- [Task instructions]
Output exactly, please, the lines of the records below from the one containing "What do you" through the final line.

====== Dataset records ======

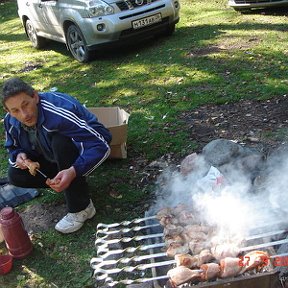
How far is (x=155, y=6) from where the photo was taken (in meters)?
7.66

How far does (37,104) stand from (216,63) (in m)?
3.94

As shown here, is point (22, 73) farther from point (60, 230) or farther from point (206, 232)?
point (206, 232)

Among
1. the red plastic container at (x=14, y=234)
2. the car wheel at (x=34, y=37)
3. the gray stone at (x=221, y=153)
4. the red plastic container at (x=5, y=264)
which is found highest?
the car wheel at (x=34, y=37)

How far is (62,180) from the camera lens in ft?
10.3

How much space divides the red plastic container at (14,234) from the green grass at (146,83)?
8 cm

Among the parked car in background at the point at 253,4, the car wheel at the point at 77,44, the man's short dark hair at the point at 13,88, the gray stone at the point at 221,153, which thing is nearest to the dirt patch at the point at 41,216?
the man's short dark hair at the point at 13,88

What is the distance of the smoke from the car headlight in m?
4.61

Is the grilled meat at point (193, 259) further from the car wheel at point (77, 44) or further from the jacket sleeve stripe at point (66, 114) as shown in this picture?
the car wheel at point (77, 44)

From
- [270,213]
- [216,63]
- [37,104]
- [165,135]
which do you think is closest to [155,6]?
[216,63]

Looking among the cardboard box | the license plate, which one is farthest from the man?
the license plate

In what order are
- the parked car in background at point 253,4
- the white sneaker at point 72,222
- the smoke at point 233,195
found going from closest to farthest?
the smoke at point 233,195 → the white sneaker at point 72,222 → the parked car in background at point 253,4

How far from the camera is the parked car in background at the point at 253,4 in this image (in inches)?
325

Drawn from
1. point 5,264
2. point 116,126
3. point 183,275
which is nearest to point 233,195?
point 183,275

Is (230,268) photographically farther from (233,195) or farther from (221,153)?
(221,153)
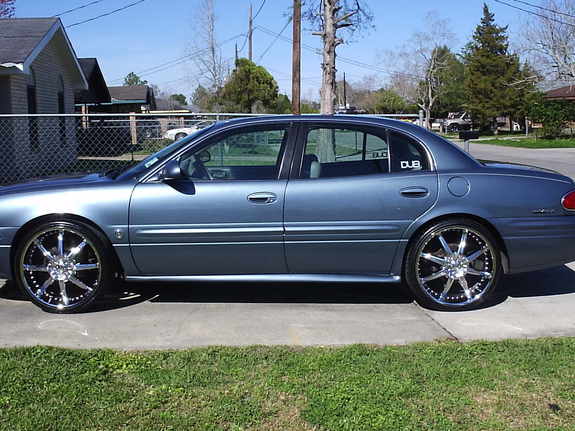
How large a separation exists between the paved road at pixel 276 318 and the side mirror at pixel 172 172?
1.07 meters

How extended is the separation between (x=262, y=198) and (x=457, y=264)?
162 cm

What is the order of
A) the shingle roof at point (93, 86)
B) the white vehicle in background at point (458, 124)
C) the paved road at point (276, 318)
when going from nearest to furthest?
the paved road at point (276, 318)
the shingle roof at point (93, 86)
the white vehicle in background at point (458, 124)

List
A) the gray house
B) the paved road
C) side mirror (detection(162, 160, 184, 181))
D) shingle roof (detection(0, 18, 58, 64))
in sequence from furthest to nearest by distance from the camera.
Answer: the gray house < shingle roof (detection(0, 18, 58, 64)) < side mirror (detection(162, 160, 184, 181)) < the paved road

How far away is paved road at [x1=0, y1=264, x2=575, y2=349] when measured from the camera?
182 inches

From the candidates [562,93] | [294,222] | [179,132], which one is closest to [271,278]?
[294,222]

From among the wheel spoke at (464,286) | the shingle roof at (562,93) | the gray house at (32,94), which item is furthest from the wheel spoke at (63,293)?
the shingle roof at (562,93)

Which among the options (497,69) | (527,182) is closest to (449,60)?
(497,69)

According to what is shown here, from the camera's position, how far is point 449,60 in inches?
2672

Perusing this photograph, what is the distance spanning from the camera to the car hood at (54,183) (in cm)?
521

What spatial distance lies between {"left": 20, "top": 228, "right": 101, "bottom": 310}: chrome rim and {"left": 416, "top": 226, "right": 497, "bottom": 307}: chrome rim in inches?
101

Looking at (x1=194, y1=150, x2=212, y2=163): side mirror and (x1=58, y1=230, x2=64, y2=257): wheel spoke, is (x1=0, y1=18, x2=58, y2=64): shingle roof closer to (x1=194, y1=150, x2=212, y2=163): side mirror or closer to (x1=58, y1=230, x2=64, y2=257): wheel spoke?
(x1=58, y1=230, x2=64, y2=257): wheel spoke

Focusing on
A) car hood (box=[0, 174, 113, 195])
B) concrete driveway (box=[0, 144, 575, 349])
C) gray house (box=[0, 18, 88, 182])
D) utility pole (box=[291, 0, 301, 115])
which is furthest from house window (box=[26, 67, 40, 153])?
concrete driveway (box=[0, 144, 575, 349])

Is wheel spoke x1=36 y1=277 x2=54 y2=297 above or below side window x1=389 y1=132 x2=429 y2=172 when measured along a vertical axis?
below

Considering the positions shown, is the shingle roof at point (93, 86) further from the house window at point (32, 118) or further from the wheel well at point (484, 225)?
the wheel well at point (484, 225)
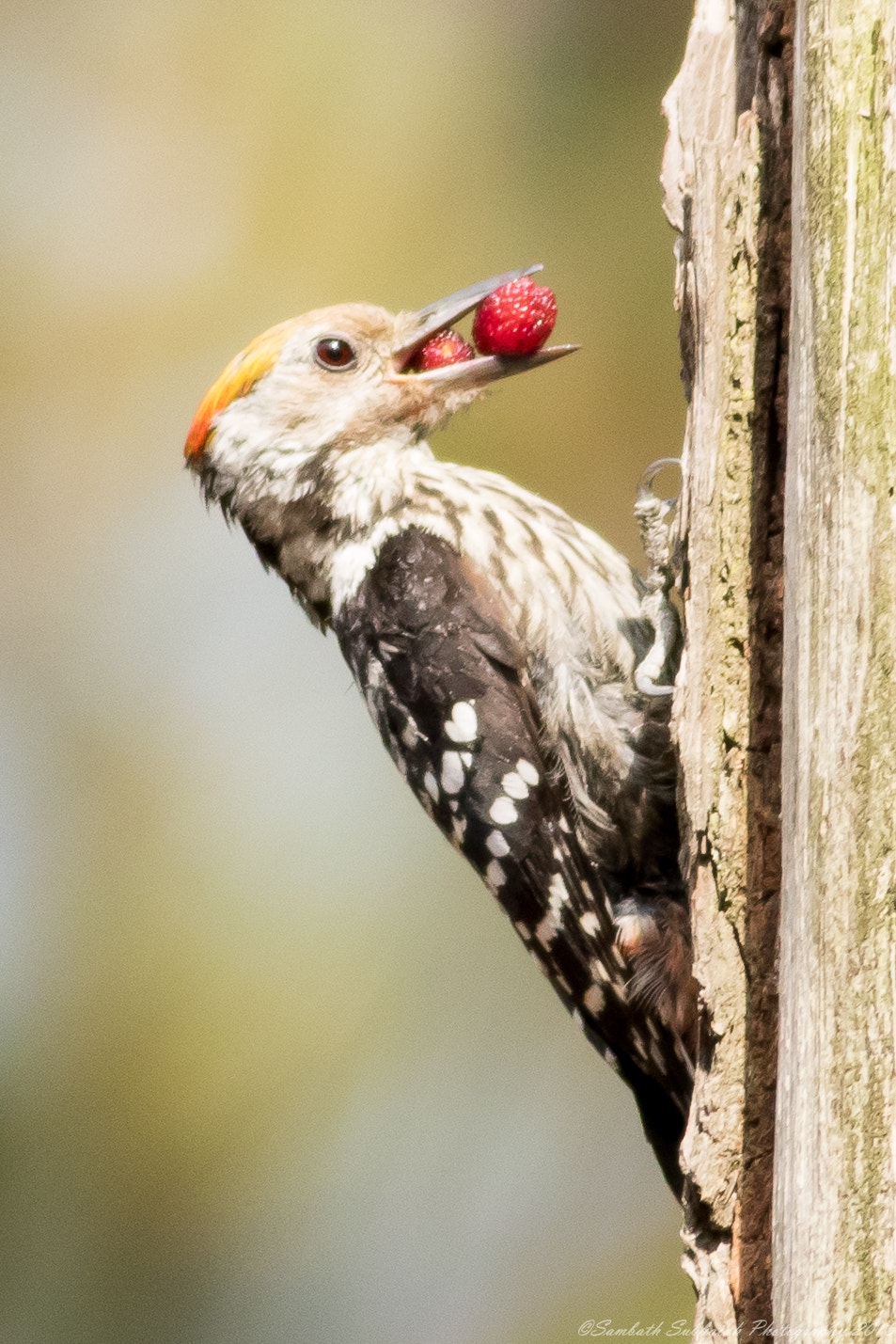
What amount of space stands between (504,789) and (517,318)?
128 centimetres

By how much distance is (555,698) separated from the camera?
3449mm

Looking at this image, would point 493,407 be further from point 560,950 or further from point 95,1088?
point 95,1088

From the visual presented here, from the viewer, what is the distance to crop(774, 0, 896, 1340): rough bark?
6.66 feet

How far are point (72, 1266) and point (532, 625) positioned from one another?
5.59 meters

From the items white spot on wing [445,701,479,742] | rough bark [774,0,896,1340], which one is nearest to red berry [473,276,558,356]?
white spot on wing [445,701,479,742]

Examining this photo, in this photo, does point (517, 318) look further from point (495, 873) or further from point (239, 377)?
point (495, 873)

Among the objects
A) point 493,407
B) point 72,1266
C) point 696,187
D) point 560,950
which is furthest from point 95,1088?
point 696,187

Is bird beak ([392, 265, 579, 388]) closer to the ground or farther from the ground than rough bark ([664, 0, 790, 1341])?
farther from the ground

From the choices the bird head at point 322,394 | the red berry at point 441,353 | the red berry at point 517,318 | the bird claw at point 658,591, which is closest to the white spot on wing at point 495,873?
the bird claw at point 658,591

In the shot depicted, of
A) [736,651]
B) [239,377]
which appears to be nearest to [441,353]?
[239,377]

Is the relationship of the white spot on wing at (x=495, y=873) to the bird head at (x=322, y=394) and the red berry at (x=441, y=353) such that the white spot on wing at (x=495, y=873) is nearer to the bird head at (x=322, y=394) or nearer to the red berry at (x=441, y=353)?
the bird head at (x=322, y=394)

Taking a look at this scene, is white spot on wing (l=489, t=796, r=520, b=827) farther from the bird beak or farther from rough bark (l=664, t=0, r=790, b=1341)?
the bird beak

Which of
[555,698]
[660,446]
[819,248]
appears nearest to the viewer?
[819,248]

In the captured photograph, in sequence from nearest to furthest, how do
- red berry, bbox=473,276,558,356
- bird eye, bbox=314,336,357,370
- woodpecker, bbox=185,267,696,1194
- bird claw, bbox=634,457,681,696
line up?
bird claw, bbox=634,457,681,696 → woodpecker, bbox=185,267,696,1194 → red berry, bbox=473,276,558,356 → bird eye, bbox=314,336,357,370
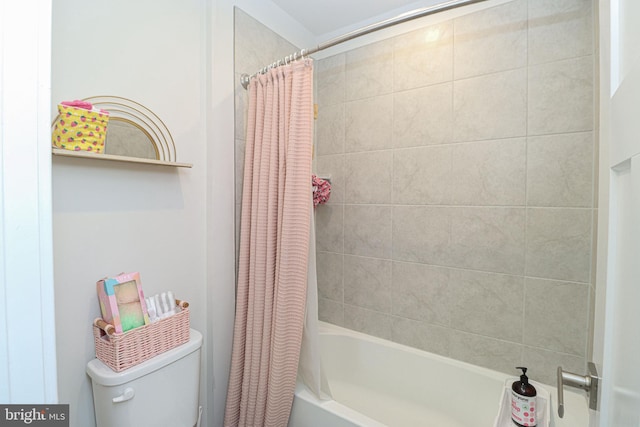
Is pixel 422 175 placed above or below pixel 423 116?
below

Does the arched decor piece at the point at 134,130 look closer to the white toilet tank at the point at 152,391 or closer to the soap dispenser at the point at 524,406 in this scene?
the white toilet tank at the point at 152,391

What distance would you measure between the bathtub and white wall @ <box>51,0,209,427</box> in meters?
0.69

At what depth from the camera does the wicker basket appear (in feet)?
3.01

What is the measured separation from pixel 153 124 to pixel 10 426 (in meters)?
1.04

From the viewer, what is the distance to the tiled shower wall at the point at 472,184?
48.4 inches

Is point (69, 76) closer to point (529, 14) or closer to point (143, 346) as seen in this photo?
point (143, 346)

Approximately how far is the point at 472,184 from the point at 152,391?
165cm

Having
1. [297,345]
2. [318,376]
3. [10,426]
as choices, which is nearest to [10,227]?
[10,426]

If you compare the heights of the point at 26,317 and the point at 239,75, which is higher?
the point at 239,75

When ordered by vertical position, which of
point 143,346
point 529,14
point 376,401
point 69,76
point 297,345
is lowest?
point 376,401

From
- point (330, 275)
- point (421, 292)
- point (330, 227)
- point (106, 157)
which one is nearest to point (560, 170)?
point (421, 292)

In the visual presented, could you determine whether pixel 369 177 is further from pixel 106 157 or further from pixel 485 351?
pixel 106 157

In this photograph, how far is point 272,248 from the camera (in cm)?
126

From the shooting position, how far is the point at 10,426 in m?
0.39
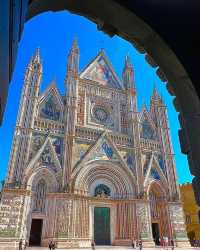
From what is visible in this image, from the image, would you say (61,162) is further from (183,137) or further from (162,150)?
(183,137)

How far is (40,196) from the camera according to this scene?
17.1 meters

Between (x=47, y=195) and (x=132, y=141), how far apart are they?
929cm

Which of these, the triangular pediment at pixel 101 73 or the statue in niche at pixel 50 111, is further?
the triangular pediment at pixel 101 73

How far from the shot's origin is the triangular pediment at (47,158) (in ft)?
57.9

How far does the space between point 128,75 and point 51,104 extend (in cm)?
1007

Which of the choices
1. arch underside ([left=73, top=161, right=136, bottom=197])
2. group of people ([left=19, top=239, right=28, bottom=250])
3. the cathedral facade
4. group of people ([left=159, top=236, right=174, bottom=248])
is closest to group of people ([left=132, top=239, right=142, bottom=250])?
the cathedral facade

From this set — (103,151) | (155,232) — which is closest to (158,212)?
(155,232)

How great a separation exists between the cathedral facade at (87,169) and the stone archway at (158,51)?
1534cm

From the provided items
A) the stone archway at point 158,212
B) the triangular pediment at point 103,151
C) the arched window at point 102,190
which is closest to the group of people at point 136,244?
the stone archway at point 158,212

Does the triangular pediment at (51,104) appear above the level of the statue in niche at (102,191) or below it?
above

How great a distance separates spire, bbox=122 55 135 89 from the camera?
84.5 ft

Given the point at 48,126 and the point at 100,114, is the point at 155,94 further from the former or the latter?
the point at 48,126

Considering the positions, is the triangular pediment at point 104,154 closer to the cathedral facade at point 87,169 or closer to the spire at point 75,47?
the cathedral facade at point 87,169

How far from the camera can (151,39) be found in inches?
93.3
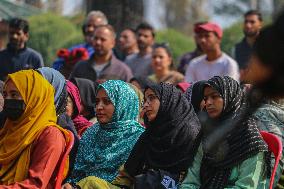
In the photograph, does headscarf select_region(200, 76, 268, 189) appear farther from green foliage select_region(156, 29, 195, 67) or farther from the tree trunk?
green foliage select_region(156, 29, 195, 67)

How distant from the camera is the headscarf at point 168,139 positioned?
4910 millimetres

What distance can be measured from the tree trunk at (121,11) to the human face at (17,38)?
3.41 meters

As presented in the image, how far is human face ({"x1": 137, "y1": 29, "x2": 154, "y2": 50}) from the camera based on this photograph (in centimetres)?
973

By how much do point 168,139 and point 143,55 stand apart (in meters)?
4.78

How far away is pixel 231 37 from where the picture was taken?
1284 centimetres

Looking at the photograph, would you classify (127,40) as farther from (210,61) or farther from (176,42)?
(176,42)

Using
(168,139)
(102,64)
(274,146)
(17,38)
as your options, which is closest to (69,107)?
(168,139)

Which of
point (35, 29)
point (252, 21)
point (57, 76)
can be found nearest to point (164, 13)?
point (35, 29)

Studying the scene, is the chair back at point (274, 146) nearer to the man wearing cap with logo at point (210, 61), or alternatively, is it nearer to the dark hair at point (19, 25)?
the man wearing cap with logo at point (210, 61)

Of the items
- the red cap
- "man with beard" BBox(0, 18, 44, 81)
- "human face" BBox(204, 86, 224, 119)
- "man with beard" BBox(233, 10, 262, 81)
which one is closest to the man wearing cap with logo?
the red cap

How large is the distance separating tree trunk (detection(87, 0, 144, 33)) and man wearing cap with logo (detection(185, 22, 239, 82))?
350cm

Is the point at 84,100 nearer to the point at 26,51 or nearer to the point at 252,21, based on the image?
the point at 26,51

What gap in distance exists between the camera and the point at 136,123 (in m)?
5.43

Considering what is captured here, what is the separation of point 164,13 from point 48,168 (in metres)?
49.2
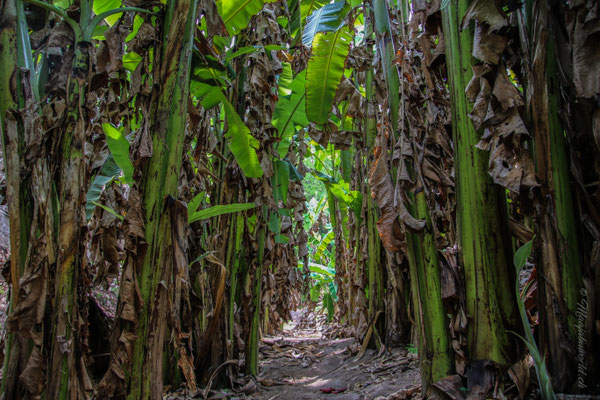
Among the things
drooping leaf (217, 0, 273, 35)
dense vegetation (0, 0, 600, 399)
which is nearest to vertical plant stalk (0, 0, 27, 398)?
dense vegetation (0, 0, 600, 399)

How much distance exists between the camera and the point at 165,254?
1280 millimetres

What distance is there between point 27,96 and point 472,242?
1.46 meters

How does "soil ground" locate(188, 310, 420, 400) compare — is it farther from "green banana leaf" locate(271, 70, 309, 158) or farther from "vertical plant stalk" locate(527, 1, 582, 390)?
"green banana leaf" locate(271, 70, 309, 158)

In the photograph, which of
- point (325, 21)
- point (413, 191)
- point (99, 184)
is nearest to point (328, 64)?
point (325, 21)

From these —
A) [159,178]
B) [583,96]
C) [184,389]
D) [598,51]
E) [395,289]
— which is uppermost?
[598,51]

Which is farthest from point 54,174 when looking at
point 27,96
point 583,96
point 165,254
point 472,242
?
point 583,96

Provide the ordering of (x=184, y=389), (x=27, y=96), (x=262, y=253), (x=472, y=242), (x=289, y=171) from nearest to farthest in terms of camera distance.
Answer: (x=27, y=96) → (x=472, y=242) → (x=184, y=389) → (x=262, y=253) → (x=289, y=171)

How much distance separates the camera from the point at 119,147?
136 cm

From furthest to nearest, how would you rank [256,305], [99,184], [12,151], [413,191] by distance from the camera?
1. [256,305]
2. [99,184]
3. [413,191]
4. [12,151]

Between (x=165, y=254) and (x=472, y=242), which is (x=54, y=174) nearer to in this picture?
(x=165, y=254)

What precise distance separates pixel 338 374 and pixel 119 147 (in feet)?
7.15

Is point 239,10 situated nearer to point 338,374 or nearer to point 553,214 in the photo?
point 553,214

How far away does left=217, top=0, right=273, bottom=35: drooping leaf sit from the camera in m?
2.14

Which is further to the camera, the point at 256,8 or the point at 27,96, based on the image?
the point at 256,8
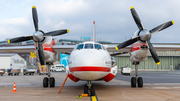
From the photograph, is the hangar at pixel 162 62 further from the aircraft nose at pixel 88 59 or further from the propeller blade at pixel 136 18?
the aircraft nose at pixel 88 59

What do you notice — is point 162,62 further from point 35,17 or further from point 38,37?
point 38,37

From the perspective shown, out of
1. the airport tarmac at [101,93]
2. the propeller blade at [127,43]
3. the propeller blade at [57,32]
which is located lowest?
the airport tarmac at [101,93]

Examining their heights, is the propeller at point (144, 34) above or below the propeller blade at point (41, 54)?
above

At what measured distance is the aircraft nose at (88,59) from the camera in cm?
753

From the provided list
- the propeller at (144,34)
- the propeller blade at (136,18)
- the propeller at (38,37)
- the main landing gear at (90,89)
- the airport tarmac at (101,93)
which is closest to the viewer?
the airport tarmac at (101,93)

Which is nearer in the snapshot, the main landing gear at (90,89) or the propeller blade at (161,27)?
the main landing gear at (90,89)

======

- [Result for this exercise]
What do you notice — is point 162,62 further from point 35,17 or further from point 38,37?
point 38,37

From the perspective shown, out of
1. the airport tarmac at [101,93]
2. the propeller blade at [127,43]
3. the propeller blade at [57,32]
which is located lowest?
the airport tarmac at [101,93]

Examining their heights, is the propeller at point (144, 34) above or below the propeller blade at point (41, 54)?
above

At what measured distance is the aircraft nose at (88,59) from the camera in cm?
753

From the provided list
- the propeller at (144,34)
- the propeller blade at (136,18)
- the propeller at (38,37)
- the main landing gear at (90,89)
- the airport tarmac at (101,93)
which is closest to the viewer?
the airport tarmac at (101,93)

Which is nearer in the snapshot, the main landing gear at (90,89) or the propeller blade at (161,27)?
the main landing gear at (90,89)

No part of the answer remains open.